Ms. Juju would have been happy to be at Big Kids Club forever. Until the first week of October, BKC had full enrollment. But on Oct. 4, only two kids showed up. The rest had enrolled in the new 21st Century Community Learning Center program offered through Ocracoke School.
The 21st Century program is funded by a federal grant, and it offers free after-school tutoring and enrichment to all students in grades K-12. Although Ms. Juju knew that Ocracoke School had gotten the grant, she had no idea what the impact would be on Big Kids Club.
“I felt blindsided,” she said. “It was hard to get my bearings. I think the grant is a good thing, and I can understand parents wanting to support the school and get on board, but I don’t think the little ones in K-2 need that kind of program. They don’t need the tutoring sessions, more school, more rules. They need the loving environment I gave them.”
Ms. Juju and the Youth Center tried to collaborate with the 21st Century program and combine the after-school programs. For a few months, the kids would go to the 21st Century program until 4:30, then Juju would pick them up in the van and bring them to Big Kids Club.
“By the time I got them, they were hungry, tired… and they started being picked up as early as 5. It just wasn’t the same as Big Kids Club,” she said. “My after-school program was fine the way it was, and the new program doesn’t give them what they need.”
The decision to shut down the long-running Big Kids Club program was not an easy one, but with the 21st Century grant in place, Ms. Juju and the OYC board saw no choice.

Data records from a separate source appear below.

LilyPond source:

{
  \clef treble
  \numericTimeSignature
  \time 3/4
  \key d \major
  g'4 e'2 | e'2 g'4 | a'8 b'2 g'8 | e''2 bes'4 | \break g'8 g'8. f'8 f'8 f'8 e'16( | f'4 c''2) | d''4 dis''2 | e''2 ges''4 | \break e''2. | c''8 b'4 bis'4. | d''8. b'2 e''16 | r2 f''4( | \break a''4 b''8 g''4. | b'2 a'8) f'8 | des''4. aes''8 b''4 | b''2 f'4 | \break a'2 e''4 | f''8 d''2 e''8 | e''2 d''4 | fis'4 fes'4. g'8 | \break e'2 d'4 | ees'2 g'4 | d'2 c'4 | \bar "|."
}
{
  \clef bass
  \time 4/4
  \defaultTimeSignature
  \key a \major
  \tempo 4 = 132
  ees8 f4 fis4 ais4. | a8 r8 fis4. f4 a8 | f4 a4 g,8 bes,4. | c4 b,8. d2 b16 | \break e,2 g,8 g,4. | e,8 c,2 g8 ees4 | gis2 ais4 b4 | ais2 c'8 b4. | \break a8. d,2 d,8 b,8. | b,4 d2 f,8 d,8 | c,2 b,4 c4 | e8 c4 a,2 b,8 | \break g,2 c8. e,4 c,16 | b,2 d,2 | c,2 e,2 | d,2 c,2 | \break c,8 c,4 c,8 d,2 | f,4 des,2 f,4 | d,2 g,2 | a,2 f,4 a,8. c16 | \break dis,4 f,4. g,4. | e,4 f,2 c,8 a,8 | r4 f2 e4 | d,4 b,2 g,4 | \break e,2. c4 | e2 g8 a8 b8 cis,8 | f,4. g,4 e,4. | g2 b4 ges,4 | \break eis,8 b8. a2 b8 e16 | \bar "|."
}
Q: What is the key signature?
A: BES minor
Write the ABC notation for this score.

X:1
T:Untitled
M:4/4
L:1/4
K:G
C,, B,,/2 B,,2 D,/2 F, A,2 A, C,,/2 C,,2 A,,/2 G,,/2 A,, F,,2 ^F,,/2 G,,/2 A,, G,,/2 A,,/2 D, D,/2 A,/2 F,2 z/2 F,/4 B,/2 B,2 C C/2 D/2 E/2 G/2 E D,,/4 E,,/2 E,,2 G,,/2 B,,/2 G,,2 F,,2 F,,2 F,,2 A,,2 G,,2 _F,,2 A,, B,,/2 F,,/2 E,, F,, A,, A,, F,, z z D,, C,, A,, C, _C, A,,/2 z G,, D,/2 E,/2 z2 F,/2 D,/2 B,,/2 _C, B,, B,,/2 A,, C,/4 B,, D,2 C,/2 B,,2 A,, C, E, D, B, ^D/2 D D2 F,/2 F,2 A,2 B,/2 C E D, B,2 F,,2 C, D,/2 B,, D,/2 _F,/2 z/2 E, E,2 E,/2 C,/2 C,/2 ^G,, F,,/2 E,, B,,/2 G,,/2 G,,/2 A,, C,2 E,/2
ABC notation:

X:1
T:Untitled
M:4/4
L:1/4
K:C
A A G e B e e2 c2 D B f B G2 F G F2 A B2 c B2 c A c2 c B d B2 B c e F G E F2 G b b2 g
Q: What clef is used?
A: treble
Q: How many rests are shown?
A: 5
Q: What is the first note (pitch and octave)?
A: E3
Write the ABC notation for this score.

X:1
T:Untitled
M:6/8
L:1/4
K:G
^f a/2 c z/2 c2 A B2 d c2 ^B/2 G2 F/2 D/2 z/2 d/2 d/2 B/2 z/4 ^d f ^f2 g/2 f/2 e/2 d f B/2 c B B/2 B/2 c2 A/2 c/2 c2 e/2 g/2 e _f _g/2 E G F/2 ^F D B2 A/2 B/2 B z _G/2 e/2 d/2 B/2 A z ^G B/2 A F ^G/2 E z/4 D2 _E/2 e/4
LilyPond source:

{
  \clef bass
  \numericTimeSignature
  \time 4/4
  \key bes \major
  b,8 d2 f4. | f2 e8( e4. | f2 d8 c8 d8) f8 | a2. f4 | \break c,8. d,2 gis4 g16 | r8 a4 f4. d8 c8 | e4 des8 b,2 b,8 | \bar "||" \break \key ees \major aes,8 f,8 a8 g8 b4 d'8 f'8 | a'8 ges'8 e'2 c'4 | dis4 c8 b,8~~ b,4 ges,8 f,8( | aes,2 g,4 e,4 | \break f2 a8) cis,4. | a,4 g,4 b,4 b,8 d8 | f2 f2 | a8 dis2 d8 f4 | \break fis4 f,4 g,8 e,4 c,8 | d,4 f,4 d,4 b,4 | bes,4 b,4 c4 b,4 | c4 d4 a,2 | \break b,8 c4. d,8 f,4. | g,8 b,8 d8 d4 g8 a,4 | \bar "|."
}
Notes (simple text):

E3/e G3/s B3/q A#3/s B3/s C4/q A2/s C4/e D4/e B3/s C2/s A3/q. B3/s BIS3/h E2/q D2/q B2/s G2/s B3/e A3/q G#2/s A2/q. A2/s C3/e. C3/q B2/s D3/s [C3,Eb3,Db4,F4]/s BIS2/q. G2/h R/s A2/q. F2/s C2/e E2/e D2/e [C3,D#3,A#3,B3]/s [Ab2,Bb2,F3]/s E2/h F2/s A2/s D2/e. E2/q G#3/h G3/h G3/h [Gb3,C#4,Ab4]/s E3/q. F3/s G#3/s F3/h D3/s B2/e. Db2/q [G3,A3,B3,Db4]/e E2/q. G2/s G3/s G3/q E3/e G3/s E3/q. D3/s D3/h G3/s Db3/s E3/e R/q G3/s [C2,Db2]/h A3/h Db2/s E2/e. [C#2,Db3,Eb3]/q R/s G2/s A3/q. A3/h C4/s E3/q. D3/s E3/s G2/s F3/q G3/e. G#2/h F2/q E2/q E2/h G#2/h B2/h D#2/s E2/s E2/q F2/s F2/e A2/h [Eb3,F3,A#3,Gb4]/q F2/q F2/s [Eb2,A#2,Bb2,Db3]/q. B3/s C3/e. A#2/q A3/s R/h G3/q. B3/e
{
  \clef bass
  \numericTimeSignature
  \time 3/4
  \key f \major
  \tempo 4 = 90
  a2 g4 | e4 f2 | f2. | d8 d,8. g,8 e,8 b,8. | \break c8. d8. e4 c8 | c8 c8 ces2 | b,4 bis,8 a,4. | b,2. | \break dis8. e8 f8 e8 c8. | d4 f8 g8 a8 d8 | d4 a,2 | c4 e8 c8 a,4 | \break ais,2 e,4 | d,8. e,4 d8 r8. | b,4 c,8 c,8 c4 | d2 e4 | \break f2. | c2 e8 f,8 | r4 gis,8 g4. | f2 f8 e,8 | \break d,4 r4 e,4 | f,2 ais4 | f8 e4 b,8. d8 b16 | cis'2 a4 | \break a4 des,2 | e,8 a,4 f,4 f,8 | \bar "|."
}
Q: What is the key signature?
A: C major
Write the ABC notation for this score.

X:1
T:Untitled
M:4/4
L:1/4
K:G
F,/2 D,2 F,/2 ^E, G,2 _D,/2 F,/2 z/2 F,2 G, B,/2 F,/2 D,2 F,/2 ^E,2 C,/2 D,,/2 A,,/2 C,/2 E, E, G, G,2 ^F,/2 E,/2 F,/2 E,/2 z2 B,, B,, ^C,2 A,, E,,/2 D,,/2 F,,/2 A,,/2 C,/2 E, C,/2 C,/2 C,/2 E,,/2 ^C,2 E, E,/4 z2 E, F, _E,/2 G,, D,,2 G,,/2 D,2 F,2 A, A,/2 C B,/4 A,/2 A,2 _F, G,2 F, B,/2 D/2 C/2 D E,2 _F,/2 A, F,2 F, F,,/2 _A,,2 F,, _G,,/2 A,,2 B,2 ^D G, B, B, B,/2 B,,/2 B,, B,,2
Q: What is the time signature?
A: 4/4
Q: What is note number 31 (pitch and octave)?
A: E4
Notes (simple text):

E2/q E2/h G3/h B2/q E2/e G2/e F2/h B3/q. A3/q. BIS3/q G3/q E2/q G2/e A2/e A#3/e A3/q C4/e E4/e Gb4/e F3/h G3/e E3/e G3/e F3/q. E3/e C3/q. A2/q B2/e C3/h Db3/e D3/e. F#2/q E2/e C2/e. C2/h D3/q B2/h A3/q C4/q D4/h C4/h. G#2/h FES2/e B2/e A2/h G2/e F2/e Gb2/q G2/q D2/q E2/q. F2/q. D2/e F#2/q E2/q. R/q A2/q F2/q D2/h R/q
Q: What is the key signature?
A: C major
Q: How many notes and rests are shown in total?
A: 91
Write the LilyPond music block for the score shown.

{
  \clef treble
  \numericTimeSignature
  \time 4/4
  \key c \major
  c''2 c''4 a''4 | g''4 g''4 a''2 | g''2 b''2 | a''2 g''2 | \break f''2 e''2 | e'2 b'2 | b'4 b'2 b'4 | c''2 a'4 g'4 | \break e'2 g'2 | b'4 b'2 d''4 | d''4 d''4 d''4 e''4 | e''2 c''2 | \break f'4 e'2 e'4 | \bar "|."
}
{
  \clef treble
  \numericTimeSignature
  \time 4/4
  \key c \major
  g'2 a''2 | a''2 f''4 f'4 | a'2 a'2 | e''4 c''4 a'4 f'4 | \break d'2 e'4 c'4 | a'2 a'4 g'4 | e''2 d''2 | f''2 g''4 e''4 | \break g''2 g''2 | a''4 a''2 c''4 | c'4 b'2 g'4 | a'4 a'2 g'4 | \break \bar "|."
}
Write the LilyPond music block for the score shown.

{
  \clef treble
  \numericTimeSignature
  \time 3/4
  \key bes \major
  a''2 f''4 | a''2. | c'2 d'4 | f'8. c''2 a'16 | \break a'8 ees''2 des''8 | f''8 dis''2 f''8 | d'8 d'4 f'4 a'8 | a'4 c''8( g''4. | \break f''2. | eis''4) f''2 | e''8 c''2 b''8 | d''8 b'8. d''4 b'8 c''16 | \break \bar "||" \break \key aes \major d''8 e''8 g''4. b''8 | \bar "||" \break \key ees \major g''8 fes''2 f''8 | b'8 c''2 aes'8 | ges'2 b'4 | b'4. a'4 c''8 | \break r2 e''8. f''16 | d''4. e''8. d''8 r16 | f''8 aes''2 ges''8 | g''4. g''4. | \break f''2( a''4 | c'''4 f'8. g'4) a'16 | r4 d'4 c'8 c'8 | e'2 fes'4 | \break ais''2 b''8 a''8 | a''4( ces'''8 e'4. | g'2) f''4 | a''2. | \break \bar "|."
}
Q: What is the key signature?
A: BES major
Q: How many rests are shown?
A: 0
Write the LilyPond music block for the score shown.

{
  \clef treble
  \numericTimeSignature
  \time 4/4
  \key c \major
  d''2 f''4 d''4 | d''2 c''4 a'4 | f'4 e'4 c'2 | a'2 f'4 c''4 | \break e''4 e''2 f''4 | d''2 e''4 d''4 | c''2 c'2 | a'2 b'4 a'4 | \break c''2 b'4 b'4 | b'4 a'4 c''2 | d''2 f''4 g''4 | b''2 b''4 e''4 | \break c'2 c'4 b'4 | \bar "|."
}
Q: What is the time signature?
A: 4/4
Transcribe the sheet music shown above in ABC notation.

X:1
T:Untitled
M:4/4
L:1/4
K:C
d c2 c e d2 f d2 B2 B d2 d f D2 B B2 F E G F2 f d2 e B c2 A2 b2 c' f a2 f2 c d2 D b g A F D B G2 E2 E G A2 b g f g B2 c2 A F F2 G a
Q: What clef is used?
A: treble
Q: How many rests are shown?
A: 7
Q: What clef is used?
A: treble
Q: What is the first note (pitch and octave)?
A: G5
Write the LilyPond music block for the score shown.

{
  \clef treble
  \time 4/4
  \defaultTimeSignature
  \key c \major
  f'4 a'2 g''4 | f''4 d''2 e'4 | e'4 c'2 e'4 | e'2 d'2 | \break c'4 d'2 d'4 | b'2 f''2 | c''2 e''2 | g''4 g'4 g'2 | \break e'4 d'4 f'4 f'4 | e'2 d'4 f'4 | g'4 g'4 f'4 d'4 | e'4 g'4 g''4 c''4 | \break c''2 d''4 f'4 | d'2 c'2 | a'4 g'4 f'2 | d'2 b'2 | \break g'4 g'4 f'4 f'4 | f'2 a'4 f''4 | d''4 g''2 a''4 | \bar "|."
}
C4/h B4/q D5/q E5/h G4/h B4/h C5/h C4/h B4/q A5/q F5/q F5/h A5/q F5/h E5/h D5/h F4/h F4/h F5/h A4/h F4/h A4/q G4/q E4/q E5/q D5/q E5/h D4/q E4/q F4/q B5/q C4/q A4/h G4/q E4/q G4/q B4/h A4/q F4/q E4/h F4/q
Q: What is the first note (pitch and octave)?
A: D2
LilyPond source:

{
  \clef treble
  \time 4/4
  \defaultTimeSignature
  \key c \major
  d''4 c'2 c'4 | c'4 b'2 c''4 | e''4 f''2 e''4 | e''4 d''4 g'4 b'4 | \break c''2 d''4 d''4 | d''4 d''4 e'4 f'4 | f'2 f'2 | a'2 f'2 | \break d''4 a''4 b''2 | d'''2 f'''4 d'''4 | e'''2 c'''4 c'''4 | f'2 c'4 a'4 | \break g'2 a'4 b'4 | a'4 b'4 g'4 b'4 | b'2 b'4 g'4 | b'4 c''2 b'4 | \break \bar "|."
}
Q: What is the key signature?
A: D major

Bob Chestnut, president of the volunteer OYC board, said, “This program is going to be missed. If you could go back to when it started, you’d see the huge difference it’s made. The kids who started Big Kids Club are sophomores and juniors now, and I think Juju has had an immeasurable impact on their lives and the lives of all the kids who’ve been in it. She’ll really be missed, and I feel for the younger ones coming up who won’t have this program.”
OYC Director Karen Lovejoy said, “I’ve never known anyone more committed to children’s well-being than Juju. In the five years we’ve worked together, she’s been absolutely dedicated to those kids. It’s been wonderful year after year to see kids who’ve graduated from Big Kids Club beg to come back and help so they can still be there. They don’t want to leave, which says a lot for the program.”
The Flat Stanley project was the last one Ms. Juju did with the children at Big Kids Club. During the Flat Stanley Returns party in December, Bob Chestnut invited all the kids who’d ever gone to Big Kids Club to come forward.
More than 50 of them, from kindergarteners to high schoolers, crowded the stage around Ms. Juju. She thanked them for being there and then made a request: “Raise your hand if you’re my favorite!”
It was a perfect tribute to Ms. Juju that every kid on that stage raised a hand.